The case, part of a national investigation into the use of forged documents by organised crime groups, suggests Tjaveondja as a member of such a group.

She is allegedly known to the Home Office as an illegal immigrant and has recently faced legal repercussions in the UK.

Despite being identified in March 2021, Tjaveondja continued her activities.

She reportedly has one daughter in the UK and two in Namibia.

The court heard that various items were seized under different false names, a Dutch fake passport in the name of Grace Collander and a Portuguese one in the name of Junice Antonio.

Other documents found include a bank card, a training certificate, an employment timesheet from a care home, utility bills, a council tax bill and a tenancy agreement.

The authorities also found a basic Disclosure and Barring Service (DBS) check, which is a document used by employers to check the criminal record of someone applying for a job.

Tjaveondja reportedly used these false identities to open bank accounts and secure employment in the care sector.

Tjaveondja’s defence claimed she lacked the sophistication to create false documents and was exploited by others.

Her counsel, Nick Clarke, also said she was remorseful and accepted responsibility.

However, judge Peter Horgan emphasised the serious nature of the case, acknowledging Tjaveondja’s exploitation but holding her accountable for knowingly using false documents for employment during the early stages of the Covid-19 pandemic.

Tjaveondja is appealing against her third deportation from Britain.

Attempts to locate relatives in Namibia proved futile.

Okahandja constituency councillor Bethuel Tjaveondja, an elder in the Tjaveondja family, was not able to identify her.
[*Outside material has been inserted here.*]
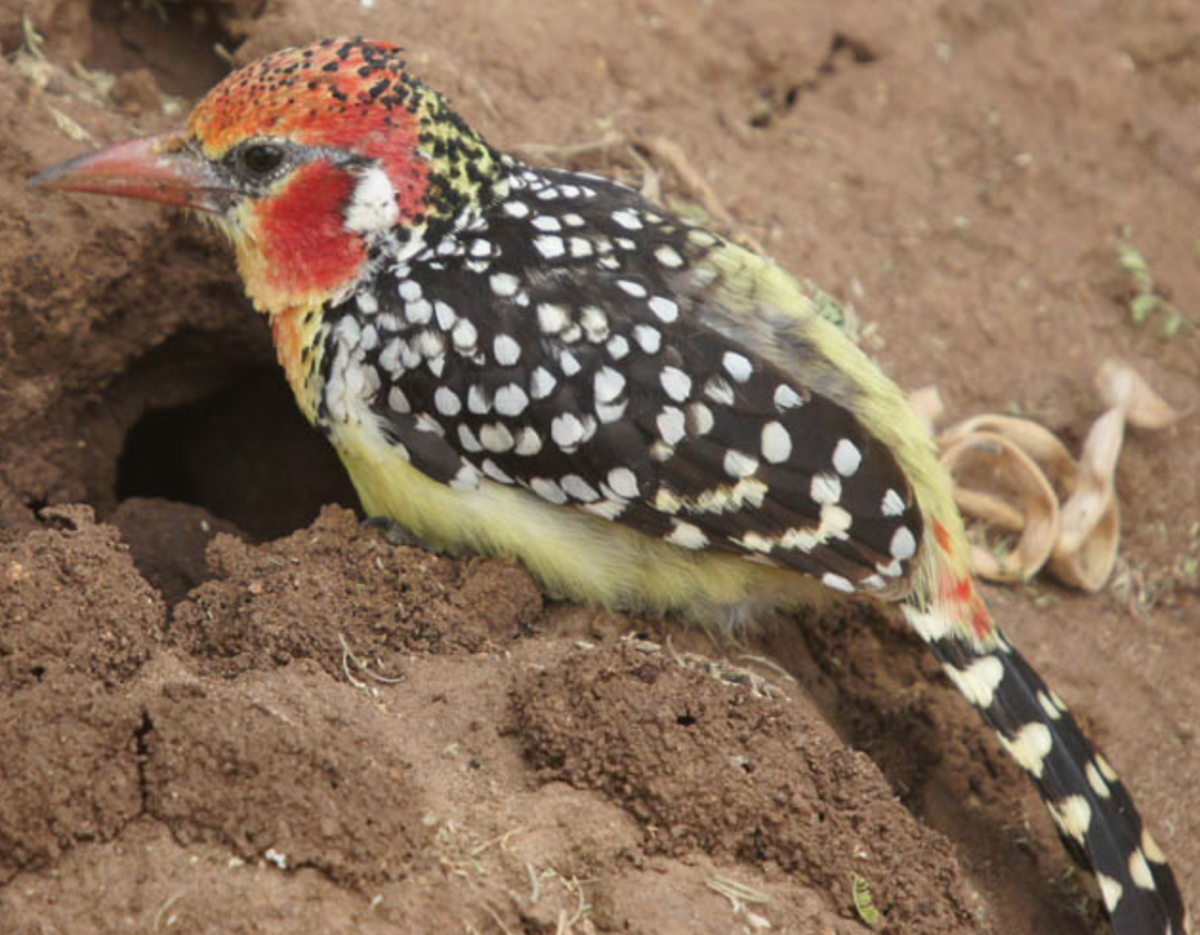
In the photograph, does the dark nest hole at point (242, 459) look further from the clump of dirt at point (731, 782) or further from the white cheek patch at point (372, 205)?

“I seriously don’t know the person, although we might be related based on the surname that we both share. I tried to call around family members, but those that I spoke to, they equally don’t know the person. Maybe the parents or siblings might come forward with more details in due course,” he said.

Namibian high commissioner to the UK Linda Scott said she was not aware of the case when contacted.

She said the Namibian government is working with the UK government to establish a smooth process for the repatriation of asylum seekers whose UK asylum requests have been denied.

“The high commission is aware of several cases of Namibians who have decided to take up the offer of the UK for voluntary repatriation and have requested assistance from the high commission to do so. So far, only one individual has been forcibly returned to Namibia,” she said.

British high commission spokesperson Lwimba Mufune said the high commission does not comment on individual cases.

She did not respond to an inquiry about the progress on the voluntary or forceful deportation to assist people living in the UK illegally, including Namibians who wish to return home.

Those who wished to return were offered a settlement package of N$68 000 at the time.

Those who accepted the offers are automatically banned from seeking entry to the UK for five years, and if they return at their own expense, they will only be banned for one year.

The UK has halted free-visa entry for Namibian travellers because of the exponential number of asylum seekers.

British high commissioner Charles Moore has previously said there is no reason why Namibians should be claiming asylum in the UK, as 91% of asylum claims have been declined since 2018.